けれど、実家に帰省すれば問題ない。実家には大きな私が沈む程の綺麗な湯船があり、そこへ毎晩たっぷりと湯を張っては、仰向けに身体を丸め湯船に潜る。この光景を偶然見た母からは「赤ちゃんがお腹の中にいる時と同じ体勢だね」との見解を受けた。
湯船に潜り、水中で目を開けると、ぼやけた風呂場の灯が、水面の揺れとシンクロし炎のようにチロチロと舞っている。すりガラス越しに焚き火を見ているかのような気分だ。ふと、視線を落とすと、無個性に佇む手足に張り付いた、小さな気泡たちが目に留まる。静謐に並ぶ小さな気泡は、まるで海藻に産み付けられた魚卵のようだ。
ぱちん。

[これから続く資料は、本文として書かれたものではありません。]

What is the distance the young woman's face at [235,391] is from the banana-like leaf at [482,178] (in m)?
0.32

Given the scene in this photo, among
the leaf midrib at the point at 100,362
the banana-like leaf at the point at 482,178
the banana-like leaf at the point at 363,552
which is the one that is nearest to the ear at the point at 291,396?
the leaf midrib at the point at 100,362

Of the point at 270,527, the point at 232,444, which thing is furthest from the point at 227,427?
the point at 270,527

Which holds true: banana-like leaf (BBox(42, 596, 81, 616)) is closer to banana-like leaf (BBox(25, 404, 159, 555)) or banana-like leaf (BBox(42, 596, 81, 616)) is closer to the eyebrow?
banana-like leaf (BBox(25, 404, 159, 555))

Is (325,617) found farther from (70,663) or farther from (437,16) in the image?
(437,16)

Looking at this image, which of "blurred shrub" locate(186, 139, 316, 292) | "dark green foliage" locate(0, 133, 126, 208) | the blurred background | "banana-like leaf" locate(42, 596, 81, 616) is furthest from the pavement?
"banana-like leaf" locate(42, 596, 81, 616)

ぷくぷく。
呼吸で身体に熱が宿る。同時に手足が揺れると、小さな気泡たちは、ゆっくりと水面に向かい歩き始める。狼煙のように立ち昇る気泡を眺めていると、浅い湯船に浸かった自分が、逆に沈んでいるのかと錯覚する。
川や海にいると、暗い水底に沈んでいくのは果てしのない恐怖だ。しかし、湯船で感じる沈む感触は、安堵感が勝る。明かりが遠ざかり、翳る水底へ堕ちていく度、どこか羊水に浸かっていた胎児に還ったかのような、まるで自分自身がひとつぶの泡になった気持ちになる。
先程見ていた、脆く弱く弾けそうになりながら、私の手足から水面に向かい昇っていった気泡の一粒。そこに私が居たかと思うと、ああ明日も精一杯生きていこうと痛烈に感じることができるのだ。

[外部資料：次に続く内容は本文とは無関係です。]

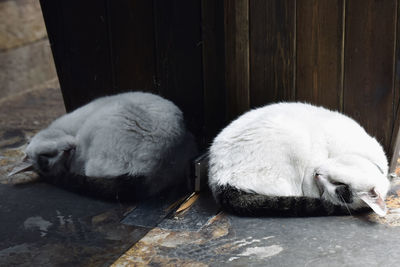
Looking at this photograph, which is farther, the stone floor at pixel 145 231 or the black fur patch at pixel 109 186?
the black fur patch at pixel 109 186

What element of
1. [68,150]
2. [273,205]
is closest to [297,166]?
[273,205]

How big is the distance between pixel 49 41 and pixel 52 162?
0.37m

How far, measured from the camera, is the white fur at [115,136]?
4.98 ft

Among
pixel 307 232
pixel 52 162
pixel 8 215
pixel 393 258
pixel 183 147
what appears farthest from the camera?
pixel 183 147

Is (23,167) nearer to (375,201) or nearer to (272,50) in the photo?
(375,201)

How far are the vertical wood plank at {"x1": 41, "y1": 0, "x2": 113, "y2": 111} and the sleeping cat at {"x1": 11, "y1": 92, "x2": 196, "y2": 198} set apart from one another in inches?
1.9

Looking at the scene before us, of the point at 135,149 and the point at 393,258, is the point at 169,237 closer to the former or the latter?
the point at 135,149

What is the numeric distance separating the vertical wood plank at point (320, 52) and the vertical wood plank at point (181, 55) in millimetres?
552

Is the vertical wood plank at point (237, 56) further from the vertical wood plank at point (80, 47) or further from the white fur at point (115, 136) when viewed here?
the vertical wood plank at point (80, 47)

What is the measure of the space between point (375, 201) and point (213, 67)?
3.12ft

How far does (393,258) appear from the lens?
190cm

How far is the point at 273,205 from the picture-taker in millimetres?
2250

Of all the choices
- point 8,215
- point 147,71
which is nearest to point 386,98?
point 147,71

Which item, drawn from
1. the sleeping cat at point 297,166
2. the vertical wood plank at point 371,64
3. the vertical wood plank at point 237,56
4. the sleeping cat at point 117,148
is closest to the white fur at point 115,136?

気泡の狼煙は、今日も規則正しく水面に向かう。ただ、どうしても、自分が息を殺しても、身体が動いた反動で波が起こらなくても、水面まで到達出来ず、水中でぱちんとはじけてしまう泡がある。それは、誰のせいでもない。自然の摂理なのだ。
だからこそ、私は泡として、決して自分からはじけて消えることはしない。どうしようもない事が起きない限り、日々淡々と、狼煙の一部として水面を誠実に目指すのだ。例え自分がいつかはじけて消えてしまうことを知っていたとしても、一生懸命に命を燃やし、狼煙をあげることが泡としての使命だろう。
そのようなことを、仄かに揺れる水底からじっと水面を見つめ、今日も考えている。